Would you please output the lines of the data below from the one containing "Image 8 of 50: Kitchen" to the end, exactly and with nothing added?

§ **Information shown**
=== Section Start ===

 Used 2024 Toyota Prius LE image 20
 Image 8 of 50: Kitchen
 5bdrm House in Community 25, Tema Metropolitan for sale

=== Section End ===

§ **Response to the exercise**
 Image 8 of 50: Kitchen
 5bdrm House in Community 25, Tema Metropolitan for sale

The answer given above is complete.